### Listed records

# # # #

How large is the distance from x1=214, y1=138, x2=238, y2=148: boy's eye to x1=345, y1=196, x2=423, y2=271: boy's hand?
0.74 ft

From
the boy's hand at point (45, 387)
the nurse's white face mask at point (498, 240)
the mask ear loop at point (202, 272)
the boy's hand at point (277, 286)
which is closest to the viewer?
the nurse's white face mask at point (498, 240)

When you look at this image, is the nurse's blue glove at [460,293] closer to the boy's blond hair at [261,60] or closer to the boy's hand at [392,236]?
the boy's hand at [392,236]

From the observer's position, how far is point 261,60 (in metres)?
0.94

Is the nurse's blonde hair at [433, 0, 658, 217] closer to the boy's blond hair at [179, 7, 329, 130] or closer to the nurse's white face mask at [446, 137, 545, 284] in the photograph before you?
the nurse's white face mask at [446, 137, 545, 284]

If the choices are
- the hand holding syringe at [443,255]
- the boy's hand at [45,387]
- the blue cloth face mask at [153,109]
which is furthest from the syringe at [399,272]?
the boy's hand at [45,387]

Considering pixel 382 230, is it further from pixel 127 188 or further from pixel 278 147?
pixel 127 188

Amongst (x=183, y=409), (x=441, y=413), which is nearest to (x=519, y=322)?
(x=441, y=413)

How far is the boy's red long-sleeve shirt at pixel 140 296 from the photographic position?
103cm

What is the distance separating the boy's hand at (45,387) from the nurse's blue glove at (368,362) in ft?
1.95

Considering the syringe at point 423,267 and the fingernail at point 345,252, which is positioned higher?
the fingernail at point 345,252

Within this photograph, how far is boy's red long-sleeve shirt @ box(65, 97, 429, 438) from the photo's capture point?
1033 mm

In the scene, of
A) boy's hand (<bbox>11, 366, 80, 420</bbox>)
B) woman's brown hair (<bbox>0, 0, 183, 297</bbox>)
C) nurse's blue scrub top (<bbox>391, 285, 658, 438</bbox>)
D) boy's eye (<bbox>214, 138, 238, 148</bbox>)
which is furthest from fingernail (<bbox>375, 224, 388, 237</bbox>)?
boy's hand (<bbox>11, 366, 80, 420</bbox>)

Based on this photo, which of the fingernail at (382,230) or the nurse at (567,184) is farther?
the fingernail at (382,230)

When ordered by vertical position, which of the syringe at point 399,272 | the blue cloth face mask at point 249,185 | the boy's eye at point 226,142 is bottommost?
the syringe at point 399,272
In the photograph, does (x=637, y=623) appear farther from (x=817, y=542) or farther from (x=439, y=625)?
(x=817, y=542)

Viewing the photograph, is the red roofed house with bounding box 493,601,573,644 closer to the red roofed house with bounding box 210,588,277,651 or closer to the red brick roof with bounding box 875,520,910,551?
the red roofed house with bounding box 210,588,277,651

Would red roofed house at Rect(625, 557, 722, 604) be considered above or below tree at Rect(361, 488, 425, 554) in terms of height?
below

# # # #

### Given exercise
Extract all of the data above and output it character for character.

### Reply to the exercise
How large is the distance from x1=214, y1=138, x2=238, y2=148: boy's eye to x1=345, y1=196, x2=423, y2=271: boy's hand?
0.74 ft

From
the boy's hand at point (45, 387)
the nurse's white face mask at point (498, 240)
the mask ear loop at point (202, 272)
the boy's hand at point (277, 286)
which is closest to the viewer?
the nurse's white face mask at point (498, 240)

When you look at this image, is the nurse's blue glove at [460,293] closer to the boy's blond hair at [261,60] or closer to the boy's hand at [392,236]?
the boy's hand at [392,236]

From the observer's position, how far is point 261,60 (in metres)?
0.94

Is the nurse's blonde hair at [433, 0, 658, 217] closer to the boy's blond hair at [179, 7, 329, 130] or closer to the nurse's white face mask at [446, 137, 545, 284] in the photograph before you?
the nurse's white face mask at [446, 137, 545, 284]

If the choices are
- the hand holding syringe at [443,255]
- the boy's hand at [45,387]
- the blue cloth face mask at [153,109]
which is furthest from the syringe at [399,272]?
the boy's hand at [45,387]

Considering pixel 382 230, is it further from pixel 127 188 or further from pixel 278 147?
pixel 127 188

Amongst (x=183, y=409), (x=441, y=413), which is nearest to (x=519, y=322)?
(x=441, y=413)

How far is the boy's red long-sleeve shirt at pixel 140 296 from the photographic position?
103cm

What is the distance separating the boy's hand at (45,387) from the nurse's blue glove at (368,362) in ft?
1.95

Considering the syringe at point 423,267 and the fingernail at point 345,252, which is positioned higher?
the fingernail at point 345,252

Within this photograph, how far is boy's red long-sleeve shirt @ box(65, 97, 429, 438) from the photo's capture point?
1033 mm

In the scene, of
A) boy's hand (<bbox>11, 366, 80, 420</bbox>)
B) woman's brown hair (<bbox>0, 0, 183, 297</bbox>)
C) nurse's blue scrub top (<bbox>391, 285, 658, 438</bbox>)
D) boy's eye (<bbox>214, 138, 238, 148</bbox>)
which is furthest from fingernail (<bbox>375, 224, 388, 237</bbox>)?
boy's hand (<bbox>11, 366, 80, 420</bbox>)

Based on this photo, which of the fingernail at (382,230) or the nurse at (567,184) is farther?
the fingernail at (382,230)

When ordered by vertical position, which of the syringe at point 399,272 | the blue cloth face mask at point 249,185 | the boy's eye at point 226,142 is bottommost?
the syringe at point 399,272
In the photograph, does (x=637, y=623) appear farther from (x=817, y=542) or farther from (x=439, y=625)?
(x=817, y=542)

Viewing the photograph, is the red roofed house with bounding box 493,601,573,644 closer to the red roofed house with bounding box 210,588,277,651 or closer to the red brick roof with bounding box 875,520,910,551?
the red roofed house with bounding box 210,588,277,651

Would red roofed house at Rect(625, 557, 722, 604) be considered above or below tree at Rect(361, 488, 425, 554) in terms of height?
below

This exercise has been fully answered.